> _EXCERTO DA FONTE_
------------------------------
Até porque está convicto que há uma narrativa montada que o apresenta como alguém que só tem hipótese de voltar a ser primeiro-ministro se o País for ao charco e que olha para ele como algo que só pode funcionar em caso de reserva.
É verdade que Passos não quer ser outra vez primeiro-ministro para gerir resgates, mas também não quer que isto corra mal. O assessor aconselha-o a não ser tão “explicativo,” Virgínia Estorninho pede-lhe para sorrir mais “porque tem um sorriso tão bonito”. Ele tenta. Mas aos seus olhos o País que Costa está a promover vai num caminho errado e perigoso. Um caminho que no final pode esconder uma fatura novamente pesada. É por isso que quando a 4 de outubro de 2015 venceu as eleições sentiu que tinha obrigação de tentar.
O ENCONTRO COM RUI RIO
Quase um ano depois de ter visto a esquerda unir-se no Parlamento para derrubar o seu segundo Governo, Passos Coelho acordou com uma manchete do Expresso que o fez sorrir: “Rio inicia contactos para alternativa a Passos”.
------------------------------
> _LISTAGEM DE DADOS_

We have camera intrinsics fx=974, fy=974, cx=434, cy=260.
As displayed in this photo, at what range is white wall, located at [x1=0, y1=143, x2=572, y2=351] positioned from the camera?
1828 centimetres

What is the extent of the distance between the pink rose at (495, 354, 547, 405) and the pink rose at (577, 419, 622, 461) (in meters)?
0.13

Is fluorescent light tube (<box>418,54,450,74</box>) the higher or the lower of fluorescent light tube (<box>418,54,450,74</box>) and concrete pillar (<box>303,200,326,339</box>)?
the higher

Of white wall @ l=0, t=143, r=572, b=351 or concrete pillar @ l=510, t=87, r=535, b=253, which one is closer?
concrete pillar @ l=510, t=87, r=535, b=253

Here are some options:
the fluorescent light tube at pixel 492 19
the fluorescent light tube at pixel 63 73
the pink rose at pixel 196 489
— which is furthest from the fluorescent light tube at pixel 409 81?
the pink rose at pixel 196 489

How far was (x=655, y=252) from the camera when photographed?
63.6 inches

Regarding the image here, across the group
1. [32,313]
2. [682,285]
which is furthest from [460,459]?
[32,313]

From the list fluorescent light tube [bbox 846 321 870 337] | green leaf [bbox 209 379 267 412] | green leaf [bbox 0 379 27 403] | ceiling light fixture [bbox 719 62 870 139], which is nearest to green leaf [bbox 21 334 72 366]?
------------------------------
> _OBJETIVO 1_
De acordo com o excerto, em que data Passos venceu as eleições?
> _OBJETIVO 2_
Altere um trecho do excerto: comece nas palavras "É verdade que" e termine depois de "obrigação de tentar.", pondo "conselheiro" no lugar de "assessor".
Os dados são material independente do excerto.

> _RESULTADO DO EXERCÍCIO 1_
A 4 de outubro de 2015.

> _RESULTADO DO EXERCÍCIO 2_
É verdade que Passos não quer ser outra vez primeiro-ministro para gerir resgates, mas também não quer que isto corra mal. O conselheiro aconselha-o a não ser tão “explicativo,” Virgínia Estorninho pede-lhe para sorrir mais “porque tem um sorriso tão bonito”. Ele tenta. Mas aos seus olhos o País que Costa está a promover vai num caminho errado e perigoso. Um caminho que no final pode esconder uma fatura novamente pesada. É por isso que quando a 4 de outubro de 2015 venceu as eleições sentiu que tinha obrigação de tentar.